**DOCUMENT SECTION:**
•••
She was enrolled at the Good Samaritan Nursing School in Cincinnati, Ohio, and graduated in 1924.  After graduation, she took a position in the same town as a nurse for a private family, rooming with fellow classmate and good friend, Marie Barlow and a 59-year old widow named Mary Sohngen. The three paid a total of $75/month rent.

Celia next married Lincoln Augustus Stevenson, son of Frank Stevenson and Catharine Freil.  In 1932 they were living in Columbia, South Carolina.  They had a daughter, Mary Cynthia Stevenson, born 12 Sept 1933 in Indiana. She was likely close to Lincoln’s 10 year old son by a prior marriage, Richard Lincoln Stevenson, as he was named in her obituary.

Although Celia and Lincoln were divorced by 1940, she continued to use the name Mrs. Celia K Stevenson for the remainder of her life; Celia appears in the 1940 census as a nurse at St. Francis Hospital in Beech Grove, Marion, Indiana. She worked 48 weeks that year and made a total of $660 (she also received more than $50 from other unnamed sources).  Eight year old Mary Cynthia was not found in 1940, but when her father died in 1950, she was listed as resident of Indianapolis.

Stevenson death

Cynthia’s daughter offers the following detail:

Due to WWII, my mom Cynthia “Cindy” was sent to a Catholic boarding school, St. Joseph’s Academy, in Tipton, Indiana.  She became a Nun but never did her final vows.  She went to St Mary ‘s Notre Dame and then to St Louis University where she met her husband (“my dad”).
•••
**RECORDS SUPPLIED:**
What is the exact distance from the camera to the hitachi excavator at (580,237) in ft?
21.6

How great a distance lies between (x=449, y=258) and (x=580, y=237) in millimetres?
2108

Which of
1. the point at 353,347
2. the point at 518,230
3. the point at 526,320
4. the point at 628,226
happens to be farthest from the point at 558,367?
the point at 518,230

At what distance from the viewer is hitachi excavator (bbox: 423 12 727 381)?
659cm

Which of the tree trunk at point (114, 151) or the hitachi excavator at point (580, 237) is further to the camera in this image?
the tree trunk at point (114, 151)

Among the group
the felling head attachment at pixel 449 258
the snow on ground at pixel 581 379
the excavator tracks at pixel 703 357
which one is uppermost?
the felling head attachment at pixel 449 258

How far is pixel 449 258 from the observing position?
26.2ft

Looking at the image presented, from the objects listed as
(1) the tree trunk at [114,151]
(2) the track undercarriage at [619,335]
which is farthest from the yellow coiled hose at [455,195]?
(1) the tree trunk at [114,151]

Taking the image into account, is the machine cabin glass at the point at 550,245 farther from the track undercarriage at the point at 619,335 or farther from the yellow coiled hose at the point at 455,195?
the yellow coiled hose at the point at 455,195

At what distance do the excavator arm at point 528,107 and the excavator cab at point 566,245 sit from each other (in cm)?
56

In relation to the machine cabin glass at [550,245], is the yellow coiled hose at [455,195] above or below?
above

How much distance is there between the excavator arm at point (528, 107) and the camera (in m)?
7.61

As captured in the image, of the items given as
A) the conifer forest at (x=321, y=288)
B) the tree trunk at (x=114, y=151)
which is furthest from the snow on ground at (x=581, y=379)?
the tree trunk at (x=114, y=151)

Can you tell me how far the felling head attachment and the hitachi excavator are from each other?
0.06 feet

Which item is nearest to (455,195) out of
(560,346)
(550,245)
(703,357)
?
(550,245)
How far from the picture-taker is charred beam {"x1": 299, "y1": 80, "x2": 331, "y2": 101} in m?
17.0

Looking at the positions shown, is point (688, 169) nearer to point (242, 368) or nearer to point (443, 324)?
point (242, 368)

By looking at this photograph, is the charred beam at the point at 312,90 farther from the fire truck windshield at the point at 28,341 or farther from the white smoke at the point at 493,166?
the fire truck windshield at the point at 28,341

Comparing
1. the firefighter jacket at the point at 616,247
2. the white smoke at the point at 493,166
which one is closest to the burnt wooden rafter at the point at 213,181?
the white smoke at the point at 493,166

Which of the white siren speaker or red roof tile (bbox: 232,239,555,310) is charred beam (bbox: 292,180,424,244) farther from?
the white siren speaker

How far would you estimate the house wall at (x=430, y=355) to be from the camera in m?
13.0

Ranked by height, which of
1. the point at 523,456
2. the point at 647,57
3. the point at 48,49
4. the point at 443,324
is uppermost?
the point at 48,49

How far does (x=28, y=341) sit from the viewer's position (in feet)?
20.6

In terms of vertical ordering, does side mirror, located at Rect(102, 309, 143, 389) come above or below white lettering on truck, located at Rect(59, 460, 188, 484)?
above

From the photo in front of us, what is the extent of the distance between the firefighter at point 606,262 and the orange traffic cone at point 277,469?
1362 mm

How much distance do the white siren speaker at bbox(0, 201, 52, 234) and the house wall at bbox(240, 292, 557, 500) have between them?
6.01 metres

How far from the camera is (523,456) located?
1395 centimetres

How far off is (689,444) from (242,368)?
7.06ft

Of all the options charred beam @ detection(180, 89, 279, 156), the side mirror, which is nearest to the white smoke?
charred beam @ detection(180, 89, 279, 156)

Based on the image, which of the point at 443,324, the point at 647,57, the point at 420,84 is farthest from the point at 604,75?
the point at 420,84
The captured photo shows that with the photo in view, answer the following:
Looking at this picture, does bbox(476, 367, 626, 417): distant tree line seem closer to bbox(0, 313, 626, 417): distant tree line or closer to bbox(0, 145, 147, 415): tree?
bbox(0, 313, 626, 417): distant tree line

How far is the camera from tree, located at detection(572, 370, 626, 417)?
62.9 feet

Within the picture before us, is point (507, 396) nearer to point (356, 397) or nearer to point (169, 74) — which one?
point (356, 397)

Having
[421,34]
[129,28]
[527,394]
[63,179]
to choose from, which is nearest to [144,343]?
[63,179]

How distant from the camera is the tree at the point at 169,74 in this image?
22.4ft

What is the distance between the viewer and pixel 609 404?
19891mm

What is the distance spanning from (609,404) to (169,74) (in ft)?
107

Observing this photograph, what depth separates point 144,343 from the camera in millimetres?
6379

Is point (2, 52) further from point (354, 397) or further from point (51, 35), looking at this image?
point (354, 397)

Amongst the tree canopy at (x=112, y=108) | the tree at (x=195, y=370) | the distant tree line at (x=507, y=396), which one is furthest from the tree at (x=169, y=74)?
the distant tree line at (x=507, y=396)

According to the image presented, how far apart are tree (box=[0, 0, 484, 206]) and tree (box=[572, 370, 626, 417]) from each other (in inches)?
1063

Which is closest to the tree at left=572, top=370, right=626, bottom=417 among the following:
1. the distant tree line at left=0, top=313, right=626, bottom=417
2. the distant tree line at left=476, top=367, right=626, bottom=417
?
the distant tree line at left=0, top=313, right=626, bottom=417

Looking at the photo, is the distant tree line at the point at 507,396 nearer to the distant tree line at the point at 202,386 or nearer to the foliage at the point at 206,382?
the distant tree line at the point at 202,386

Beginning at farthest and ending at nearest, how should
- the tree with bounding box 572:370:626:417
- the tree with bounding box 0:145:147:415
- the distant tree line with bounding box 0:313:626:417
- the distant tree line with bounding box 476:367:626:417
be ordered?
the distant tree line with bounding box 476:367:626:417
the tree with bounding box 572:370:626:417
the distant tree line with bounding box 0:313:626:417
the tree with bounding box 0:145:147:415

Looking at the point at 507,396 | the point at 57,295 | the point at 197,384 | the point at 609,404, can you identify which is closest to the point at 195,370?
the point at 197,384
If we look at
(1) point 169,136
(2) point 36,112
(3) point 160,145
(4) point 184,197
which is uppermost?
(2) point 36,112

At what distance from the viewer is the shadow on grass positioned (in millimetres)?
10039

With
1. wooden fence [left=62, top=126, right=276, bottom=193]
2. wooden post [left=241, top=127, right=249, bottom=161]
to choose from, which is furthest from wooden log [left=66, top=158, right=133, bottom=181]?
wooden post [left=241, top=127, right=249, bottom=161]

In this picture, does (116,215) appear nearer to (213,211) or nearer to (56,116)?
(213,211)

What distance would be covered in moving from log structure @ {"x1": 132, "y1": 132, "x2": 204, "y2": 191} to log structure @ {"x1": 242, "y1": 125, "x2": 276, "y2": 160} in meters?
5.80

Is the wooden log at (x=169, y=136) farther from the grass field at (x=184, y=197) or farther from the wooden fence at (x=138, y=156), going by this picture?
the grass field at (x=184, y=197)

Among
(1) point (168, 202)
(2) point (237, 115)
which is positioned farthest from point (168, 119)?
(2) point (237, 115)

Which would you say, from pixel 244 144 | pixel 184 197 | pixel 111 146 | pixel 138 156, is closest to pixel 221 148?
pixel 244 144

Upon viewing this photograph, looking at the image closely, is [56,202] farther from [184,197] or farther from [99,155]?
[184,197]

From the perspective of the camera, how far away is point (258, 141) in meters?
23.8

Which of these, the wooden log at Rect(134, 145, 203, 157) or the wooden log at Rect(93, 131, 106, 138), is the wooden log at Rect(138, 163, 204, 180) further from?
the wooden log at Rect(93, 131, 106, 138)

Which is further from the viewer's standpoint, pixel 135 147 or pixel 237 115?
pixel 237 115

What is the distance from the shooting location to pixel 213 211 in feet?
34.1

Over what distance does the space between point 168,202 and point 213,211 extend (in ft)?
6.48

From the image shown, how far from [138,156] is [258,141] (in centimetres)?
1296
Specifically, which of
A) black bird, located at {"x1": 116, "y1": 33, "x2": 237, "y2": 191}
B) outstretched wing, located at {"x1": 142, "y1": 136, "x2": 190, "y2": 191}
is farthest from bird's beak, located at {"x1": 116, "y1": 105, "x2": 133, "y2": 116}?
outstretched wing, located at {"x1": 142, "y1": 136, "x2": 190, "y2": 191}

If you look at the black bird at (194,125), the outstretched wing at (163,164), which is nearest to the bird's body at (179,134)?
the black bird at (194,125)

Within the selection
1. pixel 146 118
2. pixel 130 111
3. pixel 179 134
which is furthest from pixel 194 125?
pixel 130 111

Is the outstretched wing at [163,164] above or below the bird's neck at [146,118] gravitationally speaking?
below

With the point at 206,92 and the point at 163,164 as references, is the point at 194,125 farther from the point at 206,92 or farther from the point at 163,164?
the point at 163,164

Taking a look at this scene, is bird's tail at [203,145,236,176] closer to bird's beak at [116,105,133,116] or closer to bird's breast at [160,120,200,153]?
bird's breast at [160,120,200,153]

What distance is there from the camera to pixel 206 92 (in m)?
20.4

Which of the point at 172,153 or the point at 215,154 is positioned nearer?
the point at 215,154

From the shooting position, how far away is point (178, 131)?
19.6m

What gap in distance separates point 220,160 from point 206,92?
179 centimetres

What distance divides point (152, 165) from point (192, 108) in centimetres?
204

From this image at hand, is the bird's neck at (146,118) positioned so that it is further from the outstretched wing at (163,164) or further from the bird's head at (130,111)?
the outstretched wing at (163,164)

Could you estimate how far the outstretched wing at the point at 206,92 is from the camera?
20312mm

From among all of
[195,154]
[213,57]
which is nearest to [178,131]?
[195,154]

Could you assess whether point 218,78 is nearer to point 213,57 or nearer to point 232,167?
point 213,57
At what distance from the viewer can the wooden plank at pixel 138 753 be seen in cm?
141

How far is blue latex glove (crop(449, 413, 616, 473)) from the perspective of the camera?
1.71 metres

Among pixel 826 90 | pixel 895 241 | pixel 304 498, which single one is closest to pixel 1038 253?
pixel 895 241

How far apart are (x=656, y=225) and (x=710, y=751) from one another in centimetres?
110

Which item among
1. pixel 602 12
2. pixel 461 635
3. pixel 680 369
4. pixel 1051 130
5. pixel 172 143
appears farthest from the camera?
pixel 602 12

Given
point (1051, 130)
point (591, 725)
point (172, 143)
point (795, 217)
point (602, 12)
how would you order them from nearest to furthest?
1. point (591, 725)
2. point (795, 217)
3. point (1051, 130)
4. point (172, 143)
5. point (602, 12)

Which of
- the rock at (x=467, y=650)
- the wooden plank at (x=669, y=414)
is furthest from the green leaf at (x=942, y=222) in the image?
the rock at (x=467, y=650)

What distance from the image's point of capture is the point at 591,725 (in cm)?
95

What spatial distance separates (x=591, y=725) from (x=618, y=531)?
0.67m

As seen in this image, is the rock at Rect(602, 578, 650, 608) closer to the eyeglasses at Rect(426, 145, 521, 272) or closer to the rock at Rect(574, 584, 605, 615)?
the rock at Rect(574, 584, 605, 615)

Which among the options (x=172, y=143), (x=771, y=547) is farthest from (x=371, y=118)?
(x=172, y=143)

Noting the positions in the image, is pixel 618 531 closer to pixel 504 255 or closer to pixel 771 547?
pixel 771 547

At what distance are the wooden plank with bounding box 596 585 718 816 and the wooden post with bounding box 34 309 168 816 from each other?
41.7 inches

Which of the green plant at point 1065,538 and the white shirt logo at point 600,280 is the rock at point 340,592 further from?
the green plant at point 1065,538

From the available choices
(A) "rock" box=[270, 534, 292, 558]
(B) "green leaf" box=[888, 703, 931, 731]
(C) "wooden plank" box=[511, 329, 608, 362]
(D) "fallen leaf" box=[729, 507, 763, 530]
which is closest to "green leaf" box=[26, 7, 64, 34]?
•••
**AIM OF THE EXERCISE:** In the biographical text about Celia, at what hospital did the 1940 census record her working as a nurse?

**SOLVED PROBLEM:** St. Francis Hospital in Beech Grove, Marion, Indiana.